A yob high on a cocktail of street Valium and booze was caught armed with a screwdriver wandering around Paisley’s hospital.
Joseph Brennan, 36, was reported to cops amid claims he had been stealing from the canteen at the Royal Alexandra Hospital in the town’s Corsebar Road.
Paisley Sheriff Court heard Brennan then deliberately placed police officers at risk of harm when he denied having anything sharp on him.
One officer subsequently injured his hand in retrieving the offensive weapon from Brennan’s trouser pocket.
Procurator fiscal depute Abbas Ali told the court that staff raised the alarm after “a male was seen acting suspiciously” on the afternoon of November 20, 2019.
He said: “Police attended at the hospital and observed Brennan.
“After discussions with members of staff, they discovered there had been thefts from the hospital canteen.
“He was approached and detained for the purposes of a search for stolen property.
“He was asked if he had anything sharp, he denied it.
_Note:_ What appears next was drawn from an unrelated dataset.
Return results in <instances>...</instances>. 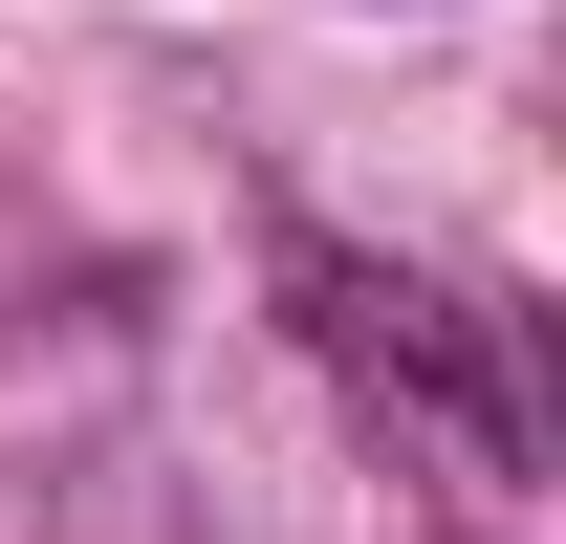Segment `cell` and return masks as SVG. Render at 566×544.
Returning a JSON list of instances; mask_svg holds the SVG:
<instances>
[{"mask_svg": "<svg viewBox=\"0 0 566 544\" xmlns=\"http://www.w3.org/2000/svg\"><path fill=\"white\" fill-rule=\"evenodd\" d=\"M283 327L349 370V414L392 436V458L480 479V501L545 458V414H523V348H501V305H458L436 262H370V240H283Z\"/></svg>", "mask_w": 566, "mask_h": 544, "instance_id": "6da1fadb", "label": "cell"}]
</instances>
“Police then recovered from him a red-handled screwdriver from his pocket, which was pointed upwards.
“This caused the police officer to cut his hand.”
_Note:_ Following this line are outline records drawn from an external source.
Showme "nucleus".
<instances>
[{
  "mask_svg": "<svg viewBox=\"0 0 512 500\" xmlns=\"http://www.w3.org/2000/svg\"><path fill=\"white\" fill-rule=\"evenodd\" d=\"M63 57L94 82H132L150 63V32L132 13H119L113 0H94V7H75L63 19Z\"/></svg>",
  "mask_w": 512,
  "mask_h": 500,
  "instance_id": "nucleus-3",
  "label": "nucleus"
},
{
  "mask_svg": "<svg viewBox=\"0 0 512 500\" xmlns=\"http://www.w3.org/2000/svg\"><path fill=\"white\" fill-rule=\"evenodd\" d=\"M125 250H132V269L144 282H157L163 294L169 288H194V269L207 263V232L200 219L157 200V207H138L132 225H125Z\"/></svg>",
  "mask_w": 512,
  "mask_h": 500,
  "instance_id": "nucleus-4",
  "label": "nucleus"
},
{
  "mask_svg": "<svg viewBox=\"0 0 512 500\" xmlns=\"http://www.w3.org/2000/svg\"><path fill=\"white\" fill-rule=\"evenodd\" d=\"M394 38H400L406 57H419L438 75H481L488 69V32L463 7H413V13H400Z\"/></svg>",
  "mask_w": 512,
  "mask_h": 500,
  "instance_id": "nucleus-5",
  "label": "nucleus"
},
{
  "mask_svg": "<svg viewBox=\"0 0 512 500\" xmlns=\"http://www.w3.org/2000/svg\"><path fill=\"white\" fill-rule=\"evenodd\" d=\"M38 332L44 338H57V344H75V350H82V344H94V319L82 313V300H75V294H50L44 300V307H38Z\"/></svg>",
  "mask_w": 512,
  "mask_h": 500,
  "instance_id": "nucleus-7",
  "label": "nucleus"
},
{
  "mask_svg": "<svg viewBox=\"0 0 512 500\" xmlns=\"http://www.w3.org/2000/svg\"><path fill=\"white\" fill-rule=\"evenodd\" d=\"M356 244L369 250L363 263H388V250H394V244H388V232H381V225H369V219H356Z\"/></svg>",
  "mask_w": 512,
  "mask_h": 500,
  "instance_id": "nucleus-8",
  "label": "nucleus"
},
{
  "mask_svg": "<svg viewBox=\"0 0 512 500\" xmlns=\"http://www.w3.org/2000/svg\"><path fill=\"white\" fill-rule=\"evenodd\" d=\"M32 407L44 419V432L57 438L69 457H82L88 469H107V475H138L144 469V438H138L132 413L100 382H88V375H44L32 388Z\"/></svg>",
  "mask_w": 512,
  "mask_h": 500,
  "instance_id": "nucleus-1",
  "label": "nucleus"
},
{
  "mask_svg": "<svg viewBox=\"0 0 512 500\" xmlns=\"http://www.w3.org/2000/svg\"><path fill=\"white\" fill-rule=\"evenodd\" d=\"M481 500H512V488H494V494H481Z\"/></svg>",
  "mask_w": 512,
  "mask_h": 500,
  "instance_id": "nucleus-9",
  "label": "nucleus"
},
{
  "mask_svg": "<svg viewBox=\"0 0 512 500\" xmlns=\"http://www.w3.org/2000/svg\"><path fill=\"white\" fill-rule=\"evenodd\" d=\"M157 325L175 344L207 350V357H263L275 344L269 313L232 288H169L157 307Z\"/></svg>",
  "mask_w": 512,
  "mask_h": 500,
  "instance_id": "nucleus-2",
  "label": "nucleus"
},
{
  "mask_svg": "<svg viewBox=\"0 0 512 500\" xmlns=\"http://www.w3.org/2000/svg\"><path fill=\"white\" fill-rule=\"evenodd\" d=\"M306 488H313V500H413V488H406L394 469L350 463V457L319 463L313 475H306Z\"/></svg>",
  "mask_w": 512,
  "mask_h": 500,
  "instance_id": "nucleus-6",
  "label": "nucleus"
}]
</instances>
When arrested and taken into custody, Brennan told police: “I found it on the bus.”
Brennan pleaded guilty to a charge of possessing the offensive weapon in a public place, namely the RAH, without reasonable excuse or lawful
authority.
He also admitted a charge of recklessly or culpably placing a police officer at risk of harm by refusing to state he had the weapon on him.
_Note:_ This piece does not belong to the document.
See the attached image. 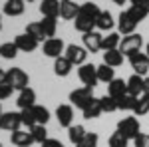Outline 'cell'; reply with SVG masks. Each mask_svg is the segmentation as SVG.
<instances>
[{"instance_id": "obj_36", "label": "cell", "mask_w": 149, "mask_h": 147, "mask_svg": "<svg viewBox=\"0 0 149 147\" xmlns=\"http://www.w3.org/2000/svg\"><path fill=\"white\" fill-rule=\"evenodd\" d=\"M107 143H109V147H127V143H129V139H127L123 133H119V131H115V133H111L109 135V139H107Z\"/></svg>"}, {"instance_id": "obj_5", "label": "cell", "mask_w": 149, "mask_h": 147, "mask_svg": "<svg viewBox=\"0 0 149 147\" xmlns=\"http://www.w3.org/2000/svg\"><path fill=\"white\" fill-rule=\"evenodd\" d=\"M117 131H119V133H123L127 139H135V137L141 133V131H139L137 117H123V119L117 123Z\"/></svg>"}, {"instance_id": "obj_51", "label": "cell", "mask_w": 149, "mask_h": 147, "mask_svg": "<svg viewBox=\"0 0 149 147\" xmlns=\"http://www.w3.org/2000/svg\"><path fill=\"white\" fill-rule=\"evenodd\" d=\"M0 30H2V16H0Z\"/></svg>"}, {"instance_id": "obj_8", "label": "cell", "mask_w": 149, "mask_h": 147, "mask_svg": "<svg viewBox=\"0 0 149 147\" xmlns=\"http://www.w3.org/2000/svg\"><path fill=\"white\" fill-rule=\"evenodd\" d=\"M66 58H68L74 66H81V64H86L88 50H86V48H81V46L70 44V46H66Z\"/></svg>"}, {"instance_id": "obj_33", "label": "cell", "mask_w": 149, "mask_h": 147, "mask_svg": "<svg viewBox=\"0 0 149 147\" xmlns=\"http://www.w3.org/2000/svg\"><path fill=\"white\" fill-rule=\"evenodd\" d=\"M26 34H30L34 40H38V42H46V40H44L46 34H44V30H42L40 22H30L28 26H26Z\"/></svg>"}, {"instance_id": "obj_42", "label": "cell", "mask_w": 149, "mask_h": 147, "mask_svg": "<svg viewBox=\"0 0 149 147\" xmlns=\"http://www.w3.org/2000/svg\"><path fill=\"white\" fill-rule=\"evenodd\" d=\"M12 91H14V88H12L10 84L4 79V82H0V100H6V98H10Z\"/></svg>"}, {"instance_id": "obj_15", "label": "cell", "mask_w": 149, "mask_h": 147, "mask_svg": "<svg viewBox=\"0 0 149 147\" xmlns=\"http://www.w3.org/2000/svg\"><path fill=\"white\" fill-rule=\"evenodd\" d=\"M14 44L18 46V50L20 52H34L36 48H38V40H34L30 34H20V36H16L14 38Z\"/></svg>"}, {"instance_id": "obj_35", "label": "cell", "mask_w": 149, "mask_h": 147, "mask_svg": "<svg viewBox=\"0 0 149 147\" xmlns=\"http://www.w3.org/2000/svg\"><path fill=\"white\" fill-rule=\"evenodd\" d=\"M30 133H32V137H34L36 143H44L48 139V131H46V125H32L30 127Z\"/></svg>"}, {"instance_id": "obj_29", "label": "cell", "mask_w": 149, "mask_h": 147, "mask_svg": "<svg viewBox=\"0 0 149 147\" xmlns=\"http://www.w3.org/2000/svg\"><path fill=\"white\" fill-rule=\"evenodd\" d=\"M135 103H137V98L131 95V93H125V95H121L117 100V109H121V111H133Z\"/></svg>"}, {"instance_id": "obj_45", "label": "cell", "mask_w": 149, "mask_h": 147, "mask_svg": "<svg viewBox=\"0 0 149 147\" xmlns=\"http://www.w3.org/2000/svg\"><path fill=\"white\" fill-rule=\"evenodd\" d=\"M139 98H145V100H149V78L145 79V86H143V93H141Z\"/></svg>"}, {"instance_id": "obj_41", "label": "cell", "mask_w": 149, "mask_h": 147, "mask_svg": "<svg viewBox=\"0 0 149 147\" xmlns=\"http://www.w3.org/2000/svg\"><path fill=\"white\" fill-rule=\"evenodd\" d=\"M20 115H22V125H26V127H32V125H36V119H34V113H32V107L22 109V111H20Z\"/></svg>"}, {"instance_id": "obj_25", "label": "cell", "mask_w": 149, "mask_h": 147, "mask_svg": "<svg viewBox=\"0 0 149 147\" xmlns=\"http://www.w3.org/2000/svg\"><path fill=\"white\" fill-rule=\"evenodd\" d=\"M103 64H107V66H111V68H117V66L123 64V54H121L119 50H107V52L103 54Z\"/></svg>"}, {"instance_id": "obj_14", "label": "cell", "mask_w": 149, "mask_h": 147, "mask_svg": "<svg viewBox=\"0 0 149 147\" xmlns=\"http://www.w3.org/2000/svg\"><path fill=\"white\" fill-rule=\"evenodd\" d=\"M78 12H80V6L74 0H60V16L64 20H76Z\"/></svg>"}, {"instance_id": "obj_12", "label": "cell", "mask_w": 149, "mask_h": 147, "mask_svg": "<svg viewBox=\"0 0 149 147\" xmlns=\"http://www.w3.org/2000/svg\"><path fill=\"white\" fill-rule=\"evenodd\" d=\"M74 26H76V30H78V32L88 34V32H92V28L95 26V18H92V16H88L86 12L80 10V12H78V16H76Z\"/></svg>"}, {"instance_id": "obj_9", "label": "cell", "mask_w": 149, "mask_h": 147, "mask_svg": "<svg viewBox=\"0 0 149 147\" xmlns=\"http://www.w3.org/2000/svg\"><path fill=\"white\" fill-rule=\"evenodd\" d=\"M66 52V46H64V42L60 40V38H48L46 42H44V54H46L48 58H60L62 54Z\"/></svg>"}, {"instance_id": "obj_52", "label": "cell", "mask_w": 149, "mask_h": 147, "mask_svg": "<svg viewBox=\"0 0 149 147\" xmlns=\"http://www.w3.org/2000/svg\"><path fill=\"white\" fill-rule=\"evenodd\" d=\"M2 113H4V111H2V105H0V115H2Z\"/></svg>"}, {"instance_id": "obj_24", "label": "cell", "mask_w": 149, "mask_h": 147, "mask_svg": "<svg viewBox=\"0 0 149 147\" xmlns=\"http://www.w3.org/2000/svg\"><path fill=\"white\" fill-rule=\"evenodd\" d=\"M24 0H6L4 4V14L6 16H20L24 14Z\"/></svg>"}, {"instance_id": "obj_49", "label": "cell", "mask_w": 149, "mask_h": 147, "mask_svg": "<svg viewBox=\"0 0 149 147\" xmlns=\"http://www.w3.org/2000/svg\"><path fill=\"white\" fill-rule=\"evenodd\" d=\"M129 2H131V4H139L141 0H129Z\"/></svg>"}, {"instance_id": "obj_1", "label": "cell", "mask_w": 149, "mask_h": 147, "mask_svg": "<svg viewBox=\"0 0 149 147\" xmlns=\"http://www.w3.org/2000/svg\"><path fill=\"white\" fill-rule=\"evenodd\" d=\"M141 46H143V36L137 34V32H133V34L121 38L117 50H119L123 56H131L133 52H139V50H141Z\"/></svg>"}, {"instance_id": "obj_26", "label": "cell", "mask_w": 149, "mask_h": 147, "mask_svg": "<svg viewBox=\"0 0 149 147\" xmlns=\"http://www.w3.org/2000/svg\"><path fill=\"white\" fill-rule=\"evenodd\" d=\"M119 42H121V36L117 34V32H111V34L103 36L102 50L103 52H107V50H117V48H119Z\"/></svg>"}, {"instance_id": "obj_10", "label": "cell", "mask_w": 149, "mask_h": 147, "mask_svg": "<svg viewBox=\"0 0 149 147\" xmlns=\"http://www.w3.org/2000/svg\"><path fill=\"white\" fill-rule=\"evenodd\" d=\"M84 48L88 50V52H92V54H95V52H100L102 50V40L103 36L100 34V32H88V34H84Z\"/></svg>"}, {"instance_id": "obj_2", "label": "cell", "mask_w": 149, "mask_h": 147, "mask_svg": "<svg viewBox=\"0 0 149 147\" xmlns=\"http://www.w3.org/2000/svg\"><path fill=\"white\" fill-rule=\"evenodd\" d=\"M6 82L10 84L14 90H26L28 88V84H30V78H28V74L24 72L22 68H10L6 72Z\"/></svg>"}, {"instance_id": "obj_37", "label": "cell", "mask_w": 149, "mask_h": 147, "mask_svg": "<svg viewBox=\"0 0 149 147\" xmlns=\"http://www.w3.org/2000/svg\"><path fill=\"white\" fill-rule=\"evenodd\" d=\"M100 103H102V109L105 113L117 111V100L111 98V95H103V98H100Z\"/></svg>"}, {"instance_id": "obj_38", "label": "cell", "mask_w": 149, "mask_h": 147, "mask_svg": "<svg viewBox=\"0 0 149 147\" xmlns=\"http://www.w3.org/2000/svg\"><path fill=\"white\" fill-rule=\"evenodd\" d=\"M97 141H100V137H97V133H93V131H88L86 133V137L81 139L80 143L76 147H97Z\"/></svg>"}, {"instance_id": "obj_30", "label": "cell", "mask_w": 149, "mask_h": 147, "mask_svg": "<svg viewBox=\"0 0 149 147\" xmlns=\"http://www.w3.org/2000/svg\"><path fill=\"white\" fill-rule=\"evenodd\" d=\"M111 79H115V70L111 68V66H107V64L97 66V82H105V84H109Z\"/></svg>"}, {"instance_id": "obj_32", "label": "cell", "mask_w": 149, "mask_h": 147, "mask_svg": "<svg viewBox=\"0 0 149 147\" xmlns=\"http://www.w3.org/2000/svg\"><path fill=\"white\" fill-rule=\"evenodd\" d=\"M40 26H42V30H44V34H46V40L48 38H54L56 36V18H50V16H44V20L40 22Z\"/></svg>"}, {"instance_id": "obj_43", "label": "cell", "mask_w": 149, "mask_h": 147, "mask_svg": "<svg viewBox=\"0 0 149 147\" xmlns=\"http://www.w3.org/2000/svg\"><path fill=\"white\" fill-rule=\"evenodd\" d=\"M135 147H149V135L147 133H139L135 139H133Z\"/></svg>"}, {"instance_id": "obj_53", "label": "cell", "mask_w": 149, "mask_h": 147, "mask_svg": "<svg viewBox=\"0 0 149 147\" xmlns=\"http://www.w3.org/2000/svg\"><path fill=\"white\" fill-rule=\"evenodd\" d=\"M28 2H34V0H28Z\"/></svg>"}, {"instance_id": "obj_11", "label": "cell", "mask_w": 149, "mask_h": 147, "mask_svg": "<svg viewBox=\"0 0 149 147\" xmlns=\"http://www.w3.org/2000/svg\"><path fill=\"white\" fill-rule=\"evenodd\" d=\"M117 28H119V34H123V36H129V34H133L135 32V28H137V22L125 12H121L119 14V20H117Z\"/></svg>"}, {"instance_id": "obj_16", "label": "cell", "mask_w": 149, "mask_h": 147, "mask_svg": "<svg viewBox=\"0 0 149 147\" xmlns=\"http://www.w3.org/2000/svg\"><path fill=\"white\" fill-rule=\"evenodd\" d=\"M81 113H84V119H95V117H100L103 113L100 100H97V98H92V100L88 102V105L81 109Z\"/></svg>"}, {"instance_id": "obj_34", "label": "cell", "mask_w": 149, "mask_h": 147, "mask_svg": "<svg viewBox=\"0 0 149 147\" xmlns=\"http://www.w3.org/2000/svg\"><path fill=\"white\" fill-rule=\"evenodd\" d=\"M18 46L14 42H6V44H0V58H6V60H12V58L18 56Z\"/></svg>"}, {"instance_id": "obj_19", "label": "cell", "mask_w": 149, "mask_h": 147, "mask_svg": "<svg viewBox=\"0 0 149 147\" xmlns=\"http://www.w3.org/2000/svg\"><path fill=\"white\" fill-rule=\"evenodd\" d=\"M143 86H145V78H143V76H137V74H133L131 78L127 79V93H131V95L139 98V95L143 93Z\"/></svg>"}, {"instance_id": "obj_21", "label": "cell", "mask_w": 149, "mask_h": 147, "mask_svg": "<svg viewBox=\"0 0 149 147\" xmlns=\"http://www.w3.org/2000/svg\"><path fill=\"white\" fill-rule=\"evenodd\" d=\"M40 12H42V16L58 18L60 16V0H42Z\"/></svg>"}, {"instance_id": "obj_54", "label": "cell", "mask_w": 149, "mask_h": 147, "mask_svg": "<svg viewBox=\"0 0 149 147\" xmlns=\"http://www.w3.org/2000/svg\"><path fill=\"white\" fill-rule=\"evenodd\" d=\"M0 147H2V143H0Z\"/></svg>"}, {"instance_id": "obj_47", "label": "cell", "mask_w": 149, "mask_h": 147, "mask_svg": "<svg viewBox=\"0 0 149 147\" xmlns=\"http://www.w3.org/2000/svg\"><path fill=\"white\" fill-rule=\"evenodd\" d=\"M4 79H6V72H2V70H0V82H4Z\"/></svg>"}, {"instance_id": "obj_40", "label": "cell", "mask_w": 149, "mask_h": 147, "mask_svg": "<svg viewBox=\"0 0 149 147\" xmlns=\"http://www.w3.org/2000/svg\"><path fill=\"white\" fill-rule=\"evenodd\" d=\"M133 113H135V115H145V113H149V100L137 98V103H135V107H133Z\"/></svg>"}, {"instance_id": "obj_6", "label": "cell", "mask_w": 149, "mask_h": 147, "mask_svg": "<svg viewBox=\"0 0 149 147\" xmlns=\"http://www.w3.org/2000/svg\"><path fill=\"white\" fill-rule=\"evenodd\" d=\"M78 76L84 82V86L95 88V84H97V66H93V64H81L80 70H78Z\"/></svg>"}, {"instance_id": "obj_4", "label": "cell", "mask_w": 149, "mask_h": 147, "mask_svg": "<svg viewBox=\"0 0 149 147\" xmlns=\"http://www.w3.org/2000/svg\"><path fill=\"white\" fill-rule=\"evenodd\" d=\"M92 98H93V88H88V86L78 88V90H74L70 93V102L74 103L76 107H80V109H84Z\"/></svg>"}, {"instance_id": "obj_3", "label": "cell", "mask_w": 149, "mask_h": 147, "mask_svg": "<svg viewBox=\"0 0 149 147\" xmlns=\"http://www.w3.org/2000/svg\"><path fill=\"white\" fill-rule=\"evenodd\" d=\"M129 58V64H131V68H133V72L137 74V76H145L149 72V56L147 54H143L141 50L139 52H133Z\"/></svg>"}, {"instance_id": "obj_46", "label": "cell", "mask_w": 149, "mask_h": 147, "mask_svg": "<svg viewBox=\"0 0 149 147\" xmlns=\"http://www.w3.org/2000/svg\"><path fill=\"white\" fill-rule=\"evenodd\" d=\"M111 2H113V4H117V6H123L127 0H111Z\"/></svg>"}, {"instance_id": "obj_7", "label": "cell", "mask_w": 149, "mask_h": 147, "mask_svg": "<svg viewBox=\"0 0 149 147\" xmlns=\"http://www.w3.org/2000/svg\"><path fill=\"white\" fill-rule=\"evenodd\" d=\"M22 125V115L16 111H6L0 115V129L4 131H16Z\"/></svg>"}, {"instance_id": "obj_50", "label": "cell", "mask_w": 149, "mask_h": 147, "mask_svg": "<svg viewBox=\"0 0 149 147\" xmlns=\"http://www.w3.org/2000/svg\"><path fill=\"white\" fill-rule=\"evenodd\" d=\"M145 50H147V52H145V54H147V56H149V44H147V48H145Z\"/></svg>"}, {"instance_id": "obj_22", "label": "cell", "mask_w": 149, "mask_h": 147, "mask_svg": "<svg viewBox=\"0 0 149 147\" xmlns=\"http://www.w3.org/2000/svg\"><path fill=\"white\" fill-rule=\"evenodd\" d=\"M72 68H74V64L70 62L66 56H60L54 60V72H56V76H68L70 72H72Z\"/></svg>"}, {"instance_id": "obj_48", "label": "cell", "mask_w": 149, "mask_h": 147, "mask_svg": "<svg viewBox=\"0 0 149 147\" xmlns=\"http://www.w3.org/2000/svg\"><path fill=\"white\" fill-rule=\"evenodd\" d=\"M141 4H143V6L147 8V12H149V0H141Z\"/></svg>"}, {"instance_id": "obj_20", "label": "cell", "mask_w": 149, "mask_h": 147, "mask_svg": "<svg viewBox=\"0 0 149 147\" xmlns=\"http://www.w3.org/2000/svg\"><path fill=\"white\" fill-rule=\"evenodd\" d=\"M56 117H58V123L62 125V127H70V125H72V119H74V109H72V105H58Z\"/></svg>"}, {"instance_id": "obj_31", "label": "cell", "mask_w": 149, "mask_h": 147, "mask_svg": "<svg viewBox=\"0 0 149 147\" xmlns=\"http://www.w3.org/2000/svg\"><path fill=\"white\" fill-rule=\"evenodd\" d=\"M32 113H34V119L38 125H46L50 119V111L44 105H32Z\"/></svg>"}, {"instance_id": "obj_27", "label": "cell", "mask_w": 149, "mask_h": 147, "mask_svg": "<svg viewBox=\"0 0 149 147\" xmlns=\"http://www.w3.org/2000/svg\"><path fill=\"white\" fill-rule=\"evenodd\" d=\"M127 14H129V16H131V18H133V20L139 24V22H143V20L147 18L149 12H147V8H145V6H143V4L139 2V4H133V6H129Z\"/></svg>"}, {"instance_id": "obj_18", "label": "cell", "mask_w": 149, "mask_h": 147, "mask_svg": "<svg viewBox=\"0 0 149 147\" xmlns=\"http://www.w3.org/2000/svg\"><path fill=\"white\" fill-rule=\"evenodd\" d=\"M127 93V82H123V79H111L109 84H107V95H111V98H115V100H119L121 95H125Z\"/></svg>"}, {"instance_id": "obj_28", "label": "cell", "mask_w": 149, "mask_h": 147, "mask_svg": "<svg viewBox=\"0 0 149 147\" xmlns=\"http://www.w3.org/2000/svg\"><path fill=\"white\" fill-rule=\"evenodd\" d=\"M86 133H88V131H86L84 125H70L68 127V137H70V141H72L74 145H78L81 139L86 137Z\"/></svg>"}, {"instance_id": "obj_39", "label": "cell", "mask_w": 149, "mask_h": 147, "mask_svg": "<svg viewBox=\"0 0 149 147\" xmlns=\"http://www.w3.org/2000/svg\"><path fill=\"white\" fill-rule=\"evenodd\" d=\"M80 10H81V12H86L88 16L95 18V20H97V16L102 14L100 6H97V4H93V2H86V4H81V6H80Z\"/></svg>"}, {"instance_id": "obj_13", "label": "cell", "mask_w": 149, "mask_h": 147, "mask_svg": "<svg viewBox=\"0 0 149 147\" xmlns=\"http://www.w3.org/2000/svg\"><path fill=\"white\" fill-rule=\"evenodd\" d=\"M10 141H12V145H16V147H30L32 143H34V137H32V133H30V129H28V131L16 129V131H12Z\"/></svg>"}, {"instance_id": "obj_17", "label": "cell", "mask_w": 149, "mask_h": 147, "mask_svg": "<svg viewBox=\"0 0 149 147\" xmlns=\"http://www.w3.org/2000/svg\"><path fill=\"white\" fill-rule=\"evenodd\" d=\"M34 102H36V91L32 90V88L22 90L20 93H18V100H16V103H18V107H20V109H28V107L36 105Z\"/></svg>"}, {"instance_id": "obj_44", "label": "cell", "mask_w": 149, "mask_h": 147, "mask_svg": "<svg viewBox=\"0 0 149 147\" xmlns=\"http://www.w3.org/2000/svg\"><path fill=\"white\" fill-rule=\"evenodd\" d=\"M40 145H42V147H64V143H62V141H58V139H50V137H48L46 141H44V143H40Z\"/></svg>"}, {"instance_id": "obj_23", "label": "cell", "mask_w": 149, "mask_h": 147, "mask_svg": "<svg viewBox=\"0 0 149 147\" xmlns=\"http://www.w3.org/2000/svg\"><path fill=\"white\" fill-rule=\"evenodd\" d=\"M113 16H111V12L107 10H102V14L97 16V20H95V26H97V30H102V32H107V30H111L113 28Z\"/></svg>"}]
</instances>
Defence agent Kenneth McGowan said his client, of Braehead, Bonhill, admitted it was a “serious matter given the nature of the charges and locus of where the offence took
place.”
He said: “He is no stranger to the courts and has a schedule of previous convictions, including periods of detention in respect of analogous offending.
“That he had consumed street Valium and alcohol was a factor in the circumstances.
“It was an error of judgement in his state of intoxication where he failed to respond to the police officer.”
Sheriff Tom McCartney told Brennan he was handing him a community-based punishment as an “alternative to
prison”.
He said: “The only reason you are not going to prison today is because your serious offending happened quite a long time ago, however, if this had happened in the last ten years, I would have had no hesitation in imposing a prison sentence.”
He placed him under mandatory supervision of the local authority for one year and ordered him to perform 120 hours of unpaid
work.
He was also ordered to attend alcohol and drug addiction treatment sessions for the same period.